Assignment: Beginning with the line where "jQuery('#fpub-popup').hide('slow');" appears, retype every remaining line of the data below, both the first and last included.

(Material supplied begins)

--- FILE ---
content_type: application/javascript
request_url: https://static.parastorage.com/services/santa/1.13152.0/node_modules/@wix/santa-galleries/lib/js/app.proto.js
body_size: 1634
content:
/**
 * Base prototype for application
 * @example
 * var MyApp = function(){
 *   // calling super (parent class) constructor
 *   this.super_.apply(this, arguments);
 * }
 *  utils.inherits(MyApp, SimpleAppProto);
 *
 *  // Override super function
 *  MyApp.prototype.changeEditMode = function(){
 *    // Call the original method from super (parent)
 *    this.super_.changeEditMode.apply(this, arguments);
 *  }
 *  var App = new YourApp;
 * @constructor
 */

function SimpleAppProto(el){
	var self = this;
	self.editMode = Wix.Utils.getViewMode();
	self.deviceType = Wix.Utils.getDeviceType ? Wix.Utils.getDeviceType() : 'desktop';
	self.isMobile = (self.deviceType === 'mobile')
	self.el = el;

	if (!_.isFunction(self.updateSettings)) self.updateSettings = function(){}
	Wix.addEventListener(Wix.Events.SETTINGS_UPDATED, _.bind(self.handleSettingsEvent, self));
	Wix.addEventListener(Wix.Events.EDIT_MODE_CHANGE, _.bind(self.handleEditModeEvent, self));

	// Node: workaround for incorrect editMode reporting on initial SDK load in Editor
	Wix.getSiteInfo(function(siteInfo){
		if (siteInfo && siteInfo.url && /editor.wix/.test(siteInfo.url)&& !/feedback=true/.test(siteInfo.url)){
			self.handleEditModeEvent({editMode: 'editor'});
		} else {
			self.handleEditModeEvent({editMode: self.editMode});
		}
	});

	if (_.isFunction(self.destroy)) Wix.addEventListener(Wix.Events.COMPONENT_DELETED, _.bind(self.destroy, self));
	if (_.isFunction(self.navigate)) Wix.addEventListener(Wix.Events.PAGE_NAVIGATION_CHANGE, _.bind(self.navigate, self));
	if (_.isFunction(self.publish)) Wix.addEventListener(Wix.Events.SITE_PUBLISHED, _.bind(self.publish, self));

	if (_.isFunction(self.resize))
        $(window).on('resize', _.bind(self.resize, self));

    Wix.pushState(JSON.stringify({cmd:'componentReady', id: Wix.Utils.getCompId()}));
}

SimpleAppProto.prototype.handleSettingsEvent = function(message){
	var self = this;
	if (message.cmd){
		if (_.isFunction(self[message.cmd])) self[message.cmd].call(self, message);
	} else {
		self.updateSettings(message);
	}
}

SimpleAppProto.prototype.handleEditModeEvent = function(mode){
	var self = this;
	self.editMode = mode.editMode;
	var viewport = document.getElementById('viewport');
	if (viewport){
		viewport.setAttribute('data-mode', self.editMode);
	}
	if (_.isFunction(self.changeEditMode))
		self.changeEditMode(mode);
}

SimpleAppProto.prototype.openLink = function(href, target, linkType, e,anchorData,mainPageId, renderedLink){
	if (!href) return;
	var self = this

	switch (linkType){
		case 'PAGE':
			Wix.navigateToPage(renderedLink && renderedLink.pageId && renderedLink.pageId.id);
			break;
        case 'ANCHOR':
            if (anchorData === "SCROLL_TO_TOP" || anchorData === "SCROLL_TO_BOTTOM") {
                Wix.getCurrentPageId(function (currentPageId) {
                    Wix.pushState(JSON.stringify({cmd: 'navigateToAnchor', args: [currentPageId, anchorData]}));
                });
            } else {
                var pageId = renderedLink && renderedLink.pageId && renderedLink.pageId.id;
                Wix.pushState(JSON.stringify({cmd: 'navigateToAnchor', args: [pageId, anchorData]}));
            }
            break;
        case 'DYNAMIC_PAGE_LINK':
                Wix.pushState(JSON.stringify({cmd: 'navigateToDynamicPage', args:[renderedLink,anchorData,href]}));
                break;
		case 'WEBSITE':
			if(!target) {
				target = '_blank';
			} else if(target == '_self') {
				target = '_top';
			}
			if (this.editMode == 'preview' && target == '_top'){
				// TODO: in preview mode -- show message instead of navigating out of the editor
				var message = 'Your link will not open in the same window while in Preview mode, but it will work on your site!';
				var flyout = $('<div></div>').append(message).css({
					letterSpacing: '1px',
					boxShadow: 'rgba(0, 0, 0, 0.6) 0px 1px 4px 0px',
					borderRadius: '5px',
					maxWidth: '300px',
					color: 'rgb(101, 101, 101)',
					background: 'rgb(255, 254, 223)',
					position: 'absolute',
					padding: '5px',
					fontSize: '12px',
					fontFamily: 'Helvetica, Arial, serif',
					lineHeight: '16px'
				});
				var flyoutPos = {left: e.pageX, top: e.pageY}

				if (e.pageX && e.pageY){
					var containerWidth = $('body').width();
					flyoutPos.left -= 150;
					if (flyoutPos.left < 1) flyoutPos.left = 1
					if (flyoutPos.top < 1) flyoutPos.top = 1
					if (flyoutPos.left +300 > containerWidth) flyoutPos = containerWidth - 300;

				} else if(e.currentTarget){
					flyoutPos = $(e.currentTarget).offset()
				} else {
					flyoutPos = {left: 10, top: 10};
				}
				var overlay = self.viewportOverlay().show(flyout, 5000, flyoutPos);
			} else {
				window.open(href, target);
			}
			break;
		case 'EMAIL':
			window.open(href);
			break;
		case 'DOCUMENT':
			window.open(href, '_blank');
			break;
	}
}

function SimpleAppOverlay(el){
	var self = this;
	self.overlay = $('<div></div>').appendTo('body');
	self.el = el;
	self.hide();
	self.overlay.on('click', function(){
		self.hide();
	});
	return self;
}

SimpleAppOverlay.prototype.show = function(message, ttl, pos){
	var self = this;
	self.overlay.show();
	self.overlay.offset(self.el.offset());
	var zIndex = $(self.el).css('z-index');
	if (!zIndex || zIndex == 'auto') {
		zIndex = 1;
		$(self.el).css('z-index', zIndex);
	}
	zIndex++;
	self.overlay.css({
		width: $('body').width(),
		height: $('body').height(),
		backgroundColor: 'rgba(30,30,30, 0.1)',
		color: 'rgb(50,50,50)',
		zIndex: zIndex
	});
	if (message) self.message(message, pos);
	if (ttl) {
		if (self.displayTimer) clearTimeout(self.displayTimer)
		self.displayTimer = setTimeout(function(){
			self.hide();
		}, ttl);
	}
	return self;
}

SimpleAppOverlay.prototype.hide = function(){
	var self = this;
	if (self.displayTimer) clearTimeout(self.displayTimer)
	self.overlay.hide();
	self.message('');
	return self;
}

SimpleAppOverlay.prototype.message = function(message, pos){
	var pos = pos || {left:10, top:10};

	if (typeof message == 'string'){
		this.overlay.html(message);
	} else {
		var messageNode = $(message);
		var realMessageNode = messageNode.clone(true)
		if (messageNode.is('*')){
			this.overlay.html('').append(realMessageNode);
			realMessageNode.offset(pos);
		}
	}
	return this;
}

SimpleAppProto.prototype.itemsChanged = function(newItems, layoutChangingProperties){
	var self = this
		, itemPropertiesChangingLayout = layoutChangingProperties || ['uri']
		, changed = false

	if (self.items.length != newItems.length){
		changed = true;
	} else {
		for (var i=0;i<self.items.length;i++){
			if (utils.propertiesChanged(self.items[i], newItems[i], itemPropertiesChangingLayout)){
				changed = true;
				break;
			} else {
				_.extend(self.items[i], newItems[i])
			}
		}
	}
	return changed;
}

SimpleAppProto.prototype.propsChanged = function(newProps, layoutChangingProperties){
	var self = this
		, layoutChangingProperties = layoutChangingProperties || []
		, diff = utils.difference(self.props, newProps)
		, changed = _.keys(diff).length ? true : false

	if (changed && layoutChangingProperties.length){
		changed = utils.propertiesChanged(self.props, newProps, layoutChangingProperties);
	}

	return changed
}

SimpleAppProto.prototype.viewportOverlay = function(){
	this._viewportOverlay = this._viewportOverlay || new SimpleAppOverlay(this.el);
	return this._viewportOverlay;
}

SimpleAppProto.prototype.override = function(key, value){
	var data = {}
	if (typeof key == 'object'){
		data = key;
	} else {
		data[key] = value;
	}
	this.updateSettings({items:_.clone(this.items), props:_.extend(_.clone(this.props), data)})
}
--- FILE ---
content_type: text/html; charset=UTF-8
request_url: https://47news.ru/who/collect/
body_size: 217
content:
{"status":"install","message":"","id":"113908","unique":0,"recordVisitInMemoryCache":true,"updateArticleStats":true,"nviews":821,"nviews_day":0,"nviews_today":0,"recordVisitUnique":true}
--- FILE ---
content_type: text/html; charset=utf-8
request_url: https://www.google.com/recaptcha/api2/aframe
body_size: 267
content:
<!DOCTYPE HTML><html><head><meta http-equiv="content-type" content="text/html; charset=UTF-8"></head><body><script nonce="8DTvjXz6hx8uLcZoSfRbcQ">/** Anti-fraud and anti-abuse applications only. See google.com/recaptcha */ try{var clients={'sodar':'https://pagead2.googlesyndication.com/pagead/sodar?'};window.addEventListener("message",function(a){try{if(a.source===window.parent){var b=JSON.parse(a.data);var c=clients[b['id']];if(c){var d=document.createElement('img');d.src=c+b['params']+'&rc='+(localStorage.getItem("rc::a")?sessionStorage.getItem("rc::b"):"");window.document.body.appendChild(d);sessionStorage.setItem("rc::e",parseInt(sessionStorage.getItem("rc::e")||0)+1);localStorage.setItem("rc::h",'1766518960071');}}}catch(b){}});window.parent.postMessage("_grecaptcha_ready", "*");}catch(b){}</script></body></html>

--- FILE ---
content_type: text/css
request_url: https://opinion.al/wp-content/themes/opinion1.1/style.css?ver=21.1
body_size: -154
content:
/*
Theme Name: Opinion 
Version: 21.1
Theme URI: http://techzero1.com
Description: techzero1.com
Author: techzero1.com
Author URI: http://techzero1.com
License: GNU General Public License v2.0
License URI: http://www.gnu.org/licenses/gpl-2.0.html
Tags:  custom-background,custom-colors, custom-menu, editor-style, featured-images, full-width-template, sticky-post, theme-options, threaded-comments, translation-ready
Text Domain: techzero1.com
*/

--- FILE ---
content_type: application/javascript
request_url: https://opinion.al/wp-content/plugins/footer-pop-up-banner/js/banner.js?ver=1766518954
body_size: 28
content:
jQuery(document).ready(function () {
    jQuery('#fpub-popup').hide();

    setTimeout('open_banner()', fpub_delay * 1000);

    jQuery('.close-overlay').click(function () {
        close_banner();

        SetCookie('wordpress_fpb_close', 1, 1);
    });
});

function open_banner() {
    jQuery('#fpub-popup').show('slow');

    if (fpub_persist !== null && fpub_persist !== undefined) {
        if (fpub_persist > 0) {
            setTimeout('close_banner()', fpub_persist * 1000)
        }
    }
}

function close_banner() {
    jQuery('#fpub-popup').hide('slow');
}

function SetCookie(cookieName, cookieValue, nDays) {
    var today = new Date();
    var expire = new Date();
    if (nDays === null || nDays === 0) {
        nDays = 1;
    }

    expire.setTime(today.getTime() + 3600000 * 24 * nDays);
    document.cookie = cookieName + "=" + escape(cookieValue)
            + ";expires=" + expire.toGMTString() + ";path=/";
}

(Material supplied ends)

Final answer:
    jQuery('#fpub-popup').hide('slow');
}

function SetCookie(cookieName, cookieValue, nDays) {
    var today = new Date();
    var expire = new Date();
    if (nDays === null || nDays === 0) {
        nDays = 1;
    }

    expire.setTime(today.getTime() + 3600000 * 24 * nDays);
    document.cookie = cookieName + "=" + escape(cookieValue)
            + ";expires=" + expire.toGMTString() + ";path=/";
}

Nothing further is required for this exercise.